This version of A&S was fairly common in the mid-80s; frequently seen on corporate types in Chicago and Milwaukee at the time.

Glad you had a good time in our fair city, and that mrs hbs and I could offer suitable advice.:icon_smile:

hbs


----------



## Quay (Mar 29, 2008)

wolfhound986 said:


> I think it is very versatile, with a solid OCBD or university stripe, and a navy blazer or sportcoat (herringbone, houndstooth, etc).


That's been my go-to tie for a long time with the above-noted outfits. This is also one of the few ties I actually wear out before I "spot" or "spaghetti" it out. A true classic.

Cordially,
A.Q.


----------



## Sartre (Mar 25, 2008)

I actually have an umbrella in the A&S striped fabric.

I need to get a life.


----------



## katon (Dec 25, 2006)

Is the Argyle and Sutherland tie we are talking about still the official tie of the regiment?


----------



## vwguy (Jul 23, 2004)

A classic, I love it.

Brian


----------



## Desk Jockey (Aug 19, 2005)

katon said:


> Is the Argyle and Sutherland tie we are talking about still the official tie of the regiment?

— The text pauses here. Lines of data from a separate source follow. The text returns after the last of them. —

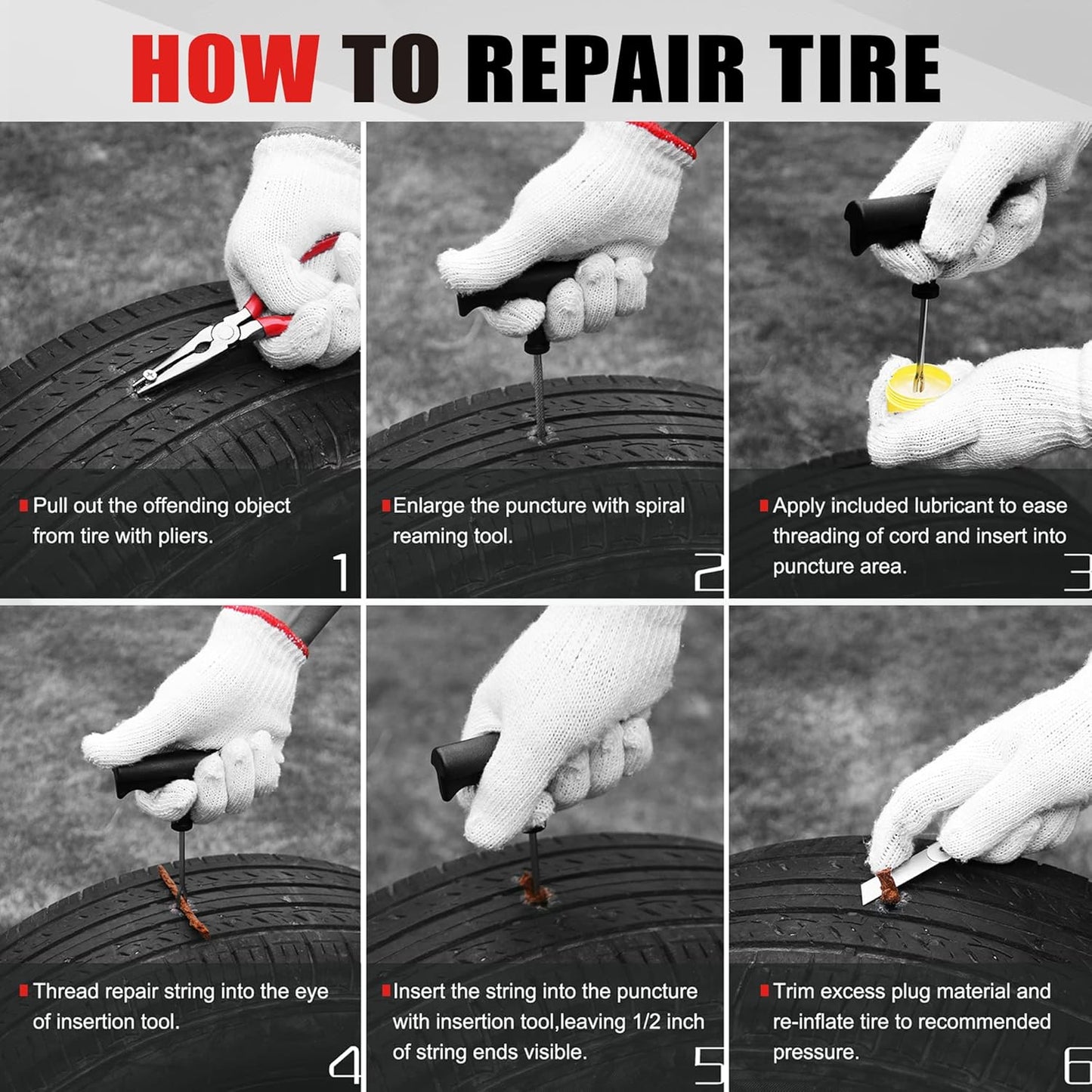 HOW TO REPAIR TIRE

Pull out the offending object from tire with pliers.

1

Enlarge the puncture with spiral reaming tool.

2

Apply included lubricant to ease threading of cord and insert into puncture area.

3

Thread repair string into the eye of insertion tool.

4

Insert the string into the puncture with insertion tool,leaving 1/2 inch of string ends visible.

5

Trim excess plug material and re-inflate tire to recommended pressure.

6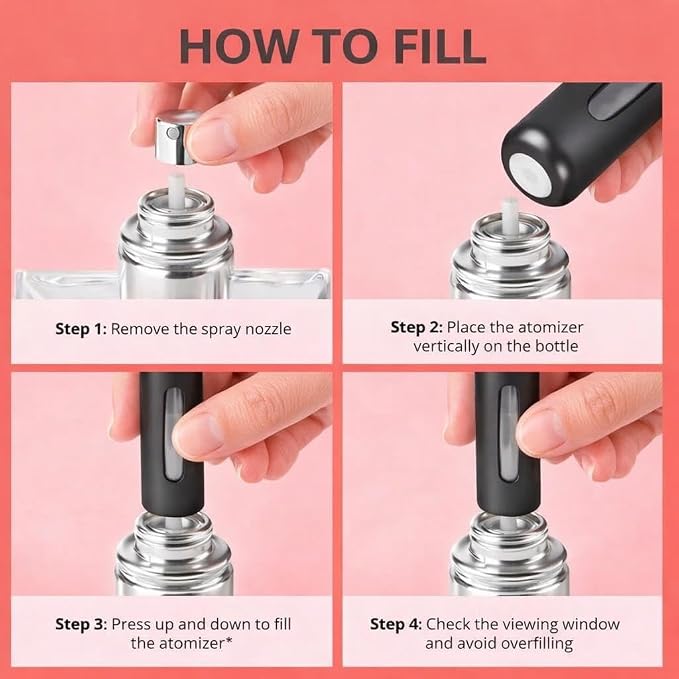 HOW TO FILL

Step 1: Remove the spray nozzle

Step 2: Place the atomizer vertically on the bottle

Step 3: Press up and down to fill the atomizer*

Step 4: Check the viewing window and avoid overfilling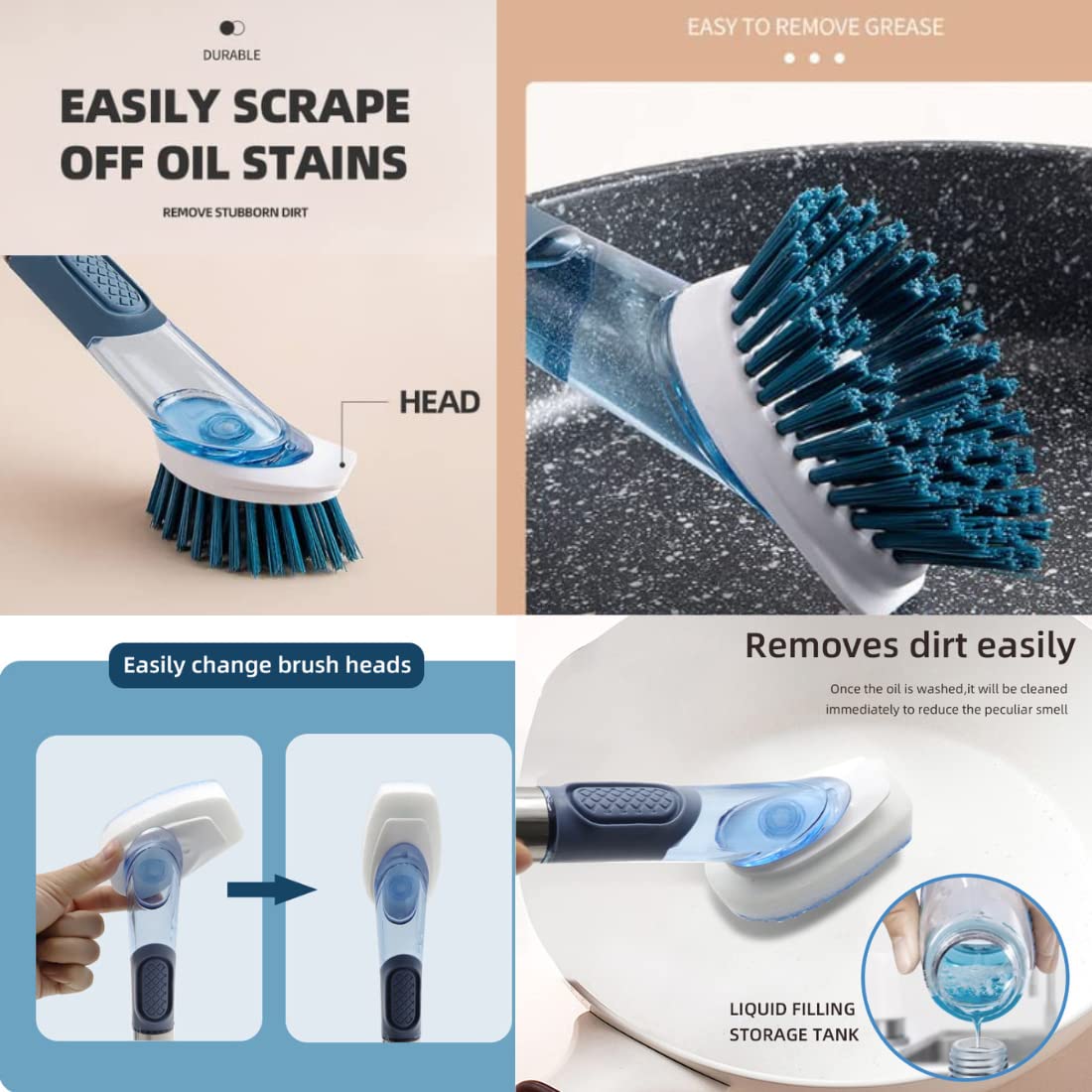 DURABLE

EASILY SCRAPE OFF OIL STAINS

REMOVE STUBBORN DIRT

HEAD

EASY TO REMOVE GREASE

Easily change brush heads

Removes dirt easily

Once the oil is washed,it will be cleaned immediately to reduce the peculiar smell

LIQUID FILLING STORAGE TANK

I don't think so. It wasn't the tie of the whole regiment only the 1st Battalion and at some point in the couple of decades or so, before it became the 5th Bat of the amalgamated Scotland regiment, they removed the red stripe and switched green for purple.

I think.

Ties of Distinction is a great book but truly unhandy when not with you.

So yeah, that was only slightly an answer.


----------



## Belgravia (Dec 23, 2007)

+1 on the A&SH.


----------